Objective: To investigate dosing of unfractionated heparin (UFH), low-molecular-weight heparin (LMWH), and glycoprotein IIb/IIIa inhibitors, and the association between dosing and major outcomes.
Design, setting, and participants: A prospective observational analysis in 387 US academic and nonacademic hospitals of 30,136 patients from the CRUSADE (Can Rapid Risk Stratification of Unstable Angina Patients Suppress Adverse Outcomes With Early Implementation of the American College of Cardiology/American Heart Association Guidelines) National Quality Improvement Initiative Registry who had non-ST-segment elevation acute coronary syndromes (NSTE ACS) with chest pain and either positive electrocardiograms or cardiac biomarkers between January 1 and September 30, 2004.
Main outcome measures: Excessive dosing of UFH, LMWH, and glycoprotein IIb/IIIa inhibitors and major clinical outcomes, including bleeding, in-hospital mortality, and length of stay.
Results: A total of 3354 patients (42%) with NSTE ACS who were administered antithrombotic agents received at least 1 initial dose outside the recommended range.

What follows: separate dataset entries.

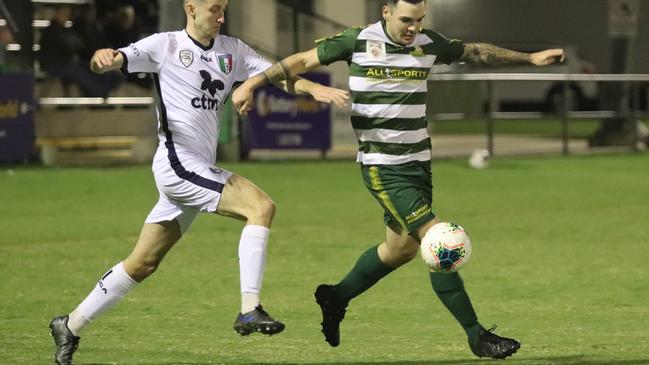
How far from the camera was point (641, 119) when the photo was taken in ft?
84.6

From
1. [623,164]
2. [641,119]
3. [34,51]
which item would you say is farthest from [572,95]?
[34,51]

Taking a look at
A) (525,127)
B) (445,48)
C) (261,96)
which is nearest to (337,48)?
(445,48)

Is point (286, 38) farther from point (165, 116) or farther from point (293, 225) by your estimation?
point (165, 116)

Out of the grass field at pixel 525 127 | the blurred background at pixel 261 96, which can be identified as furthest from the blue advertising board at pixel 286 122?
the grass field at pixel 525 127

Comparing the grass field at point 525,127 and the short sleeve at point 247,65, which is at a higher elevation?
the short sleeve at point 247,65

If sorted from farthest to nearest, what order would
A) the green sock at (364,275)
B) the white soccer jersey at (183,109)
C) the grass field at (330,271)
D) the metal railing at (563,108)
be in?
the metal railing at (563,108) < the grass field at (330,271) < the green sock at (364,275) < the white soccer jersey at (183,109)

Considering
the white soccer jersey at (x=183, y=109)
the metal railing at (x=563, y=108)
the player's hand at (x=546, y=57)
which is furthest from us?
the metal railing at (x=563, y=108)

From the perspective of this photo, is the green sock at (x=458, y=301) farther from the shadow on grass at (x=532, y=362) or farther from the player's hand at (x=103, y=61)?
the player's hand at (x=103, y=61)

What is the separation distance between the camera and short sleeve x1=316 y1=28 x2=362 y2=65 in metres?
8.25

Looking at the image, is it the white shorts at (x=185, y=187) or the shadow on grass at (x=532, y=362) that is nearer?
the white shorts at (x=185, y=187)

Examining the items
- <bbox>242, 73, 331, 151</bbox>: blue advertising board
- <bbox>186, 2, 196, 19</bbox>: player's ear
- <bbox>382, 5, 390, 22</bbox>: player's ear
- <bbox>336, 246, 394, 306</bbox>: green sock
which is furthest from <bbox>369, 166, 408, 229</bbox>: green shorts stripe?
<bbox>242, 73, 331, 151</bbox>: blue advertising board

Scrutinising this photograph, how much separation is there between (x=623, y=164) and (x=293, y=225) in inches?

An excess dose was administered to 2934 patients (32.8%) treated with UFH, 1378 (13.8%) treated with LMWH, and 2784 (26.8%) treated with glycoprotein IIb/IIIa inhibitors. Factors associated with excess dosing included older age, as well as female sex, renal insufficiency, low body weight, diabetes mellitus, and congestive heart failure. Relative to those patients not administered excess dosages, patients with excess dosages of UFH, LMWH, and glycoprotein IIb/IIIa inhibitors either tended toward or had higher risks for major bleeding (adjusted odds ratio [OR], 1.08; 95% confidence interval [CI], 0.94-1.26; OR, 1.39; 95% CI, 1.11-1.74; and OR, 1.36; 95% CI, 1.10-1.68; respectively). Bleeding increased relative to the degree of excess dose and to the number of agents administered in excess (6.6% [237/3590] if neither heparin nor glycoprotein IIb/IIIa excess vs 22.2% [93/419] if both excess). Mortality and length of stay were also higher among those patients administered excess dosing. We estimated that 15% (400/2766) of major bleeding in this population may be attributable to excess dosing.
Conclusions: Patients with NSTE ACS treated in the community often receive excess doses of antithrombotic therapy. Dosing errors occur more often in vulnerable populations and predict an increased risk of major bleeding.